### Set tasks:
1. According to the article on the oil price slump, by how much did BP Plc's shares decline in three trading sessions?
2. In the article on the oil price slump, reproduce the text from "Oil — along" to "flagship oil price.", substituting "trade barriers" for "tariffs".
3. Write the next part of the article on the oil price slump, continuing after its final sentence.

### Passage:
□ □ □ □

Oil Tumbles Below $60 As Saudis Cut Prices In A Market Rout

Benchmark Brent futures are trading below $63 and shed more than 10% last week. They were down another 4.7% at one point on Monday.

Oil — along with other industrial and agricultural commodities, as well as equities — has been driven sharply lower in recent sessions as the wave of tariffs torpedoed appetite for risk. (Photo source: Bloomberg)

Oil posted a third steep decline — with the US benchmark falling below $60 a barrel — as another plunge across financial markets was compounded by Saudi Arabia making some of the biggest cuts in years to its flagship oil price.

The plunge in just a few days is threatening the coffers of oil-producing nations that need far higher prices to meet their budgets. At the same time, it will take some of the sting out of inflationary pressures from Donald Trump’s tariffs on trade partners. Oil major BP Plc’s shares have declined as much as 20% in three trading sessions while companies across the US shale patch have been battered.

Over the weekend, Saudi Arabia slashed the price of its key Arab Light crude to Asia — the top market — by the most since 2022, adding supply concerns to a deteriorating demand outlook. The kingdom’s price move was bigger than traders expected, and came atop a surprise output hike from Saudi-led OPEC+ last week.

□ □ □ □

### Information provided:
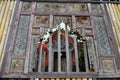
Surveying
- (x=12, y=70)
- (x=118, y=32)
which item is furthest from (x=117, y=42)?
(x=12, y=70)

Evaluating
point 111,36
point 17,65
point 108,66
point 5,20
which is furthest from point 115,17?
point 17,65

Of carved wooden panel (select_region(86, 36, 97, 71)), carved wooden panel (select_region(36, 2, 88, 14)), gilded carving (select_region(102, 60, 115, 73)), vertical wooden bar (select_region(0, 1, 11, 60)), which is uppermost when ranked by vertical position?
→ carved wooden panel (select_region(36, 2, 88, 14))

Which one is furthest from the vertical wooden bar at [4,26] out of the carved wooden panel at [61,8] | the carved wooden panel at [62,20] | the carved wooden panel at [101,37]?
the carved wooden panel at [101,37]

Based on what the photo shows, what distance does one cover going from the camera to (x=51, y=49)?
879cm

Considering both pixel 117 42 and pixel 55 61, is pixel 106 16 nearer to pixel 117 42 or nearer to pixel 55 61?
pixel 117 42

□ □ □ □

### Answers for the tasks:
1. As much as 20%.

2.
Oil — along with other industrial and agricultural commodities, as well as equities — has been driven sharply lower in recent sessions as the wave of trade barriers torpedoed appetite for risk. (Photo source: Bloomberg)

Oil posted a third steep decline — with the US benchmark falling below $60 a barrel — as another plunge across financial markets was compounded by Saudi Arabia making some of the biggest cuts in years to its flagship oil price.

3.
“The overarching theme is the fear of weaker demand and stronger supply,” said Ole Hvalbye, commodities analyst at SEB AB. “The escalating trade war has raised concerns about a potential global recession, leading to weaker demand, compounded by the surprisingly large output hike from OPEC+.”

There was little sign of bullish relief across markets on Monday as a retreat from global equities gathered more momentum with President Trump’s tariff policy sparking worries about growth. The measures could endanger 1.1 million barrels a day of worldwide consumption, consultant Energy Aspects estimated.

A confluence of pessimism has brought crude futures to levels not seen for four years. Benchmark Brent futures are trading below $63 and shed more than 10% last week. They were down another 4.7% at one point on Monday.

Also Read: US Stocks Hit By Dizzying Swings As Bond Yields Surge: Markets Wrap

Industries from trucking to airlines are likely to feel the benefits of lower fuel costs, while the budgets of OPEC+ nations could be tested. Saudi Arabia needs $90 a barrel to balance its books, according to the International Monetary Fund.

As well as the moves in headline prices, there have been shifts across other parts of the market.

WTI prices for next year are now trading close to $58 a barrel and shale-oil company shares are down more than 15% since Trump announced his tariff policies. A survey by the Dallas Federal Reserve last month said average prices need to be $65 to profitably drill new wells.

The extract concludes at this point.